Thursday, June 19, 2008
Stop the presses......
I'm a writer. I've considered myself a writer since the fourth grade when I started my oh-so-serious mystery novel called "Witness." In junior high and high school I was an editor/writer and in college I wrote for both the local paper and the school paper. Then from the second I turned my tassel I entered into another glorious stint as a journalist at Deseret Morning News. But this month I did a triple salchow off the writing train and executed a shaky, unstable landing into the world of advertising. Umm. Crap? Well it is something that I ask myself everyday. I went from knowing my stuff and being completely confident in my craft, to sitting nervously in a lobby at Microsoft, marking my moves in how I am going to get up and walk into a meeting after my boss comes to usher me through the high security doors. Notes to self: Make sure your sandal is completely on before you stand up, do a cleavage check before the hand shake to make sure they haven't worked their way out on you, don't trip on your pant legs (they are a little baggy after losing 5 lbs of since starting this job - stress and anxiety becomes me).

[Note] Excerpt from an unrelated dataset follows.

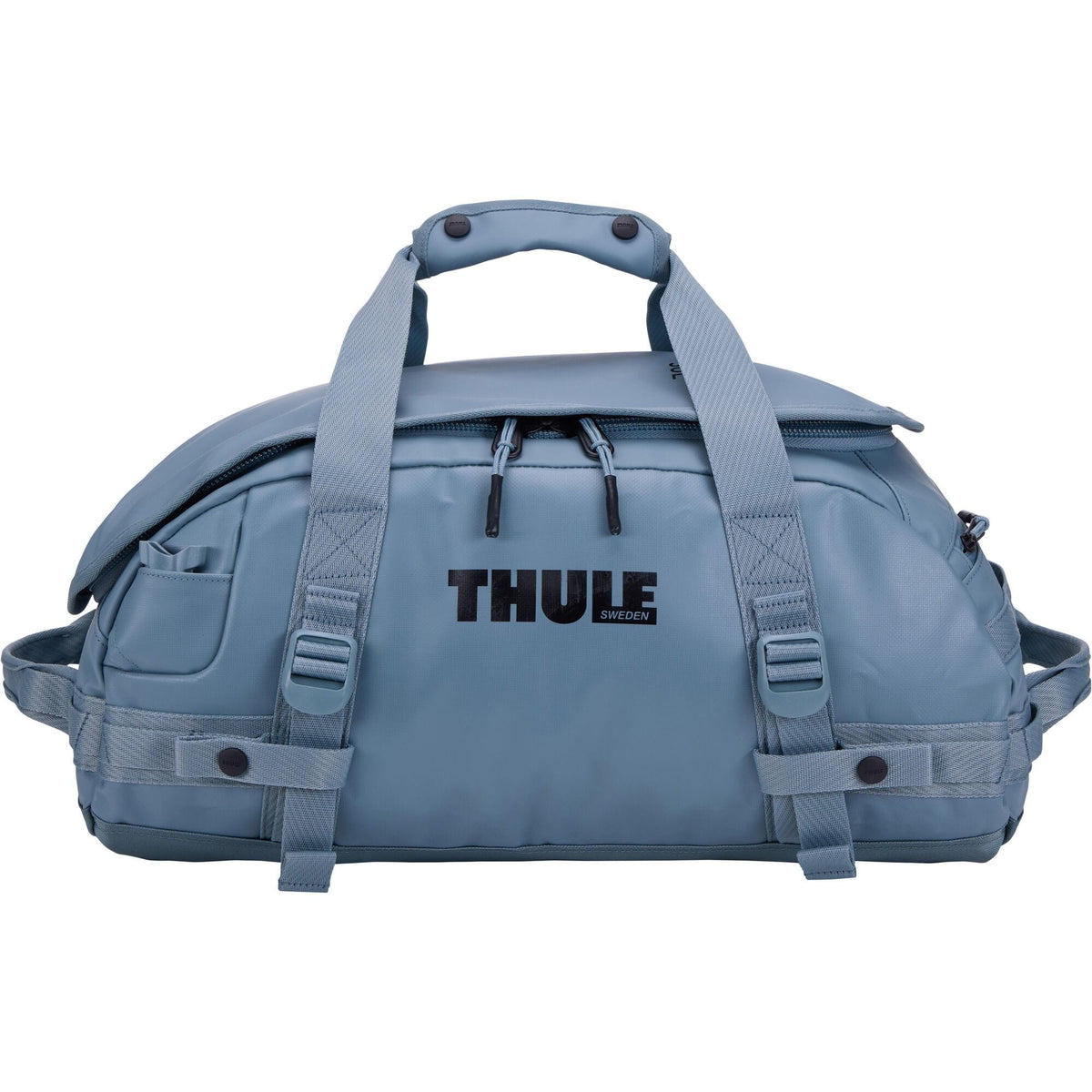 Thule Thule Chasm Recycled Duffel 30L - Pond Gray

Those are the few things I can control. It's not often in my life that I have NO idea what I am doing, but now I am living it day to day. I am the weird silent girl in meetings, like the foreigner who just smiles and nods. I constantly second guess every move - sending an e-mail, making a phone call, going to the restroom. They've said 'in a year, you will be fine." So only 351 more days of bumbling around in the dark. It's a challenge, the people are nice and I know it will get easier. It's a new challenge and a good job and that's that. But my greatest contention is my fall from being a journalist. Jobs are jobs in most cases. But as a journalist, it's a lifestyle. Though I remain comfortable and reinforced in my decision to bail, I am still mourning that departure from the exclusive fraternity that is journalism. Use-to-be's don't count in that world. I may not miss the erratic schedule, the thankless tasks, the long hours, the condescension from high public officials, the pettiness of over-involved and uninformed citizens, the hate mail and the life-sucking legislature, but there are some things that are irreplaceable. I'll miss that fleeting moment of accomplishment after you send a story, the smug satisfaction after you have rightly nailed someone to to the wall and I think I will even miss the flutter of activity before a deadline. Moreover I will miss the newsroom restroom "swap meet," the quote board, the practical jokes, the unique, and often whimsical, personalities that come with journalists (maybe even the lingerers from time to time). And most of all I will miss those damn thrill-seeking window washers that I was on a first name basis. John had kind eyes. I like kind eyes. Good game.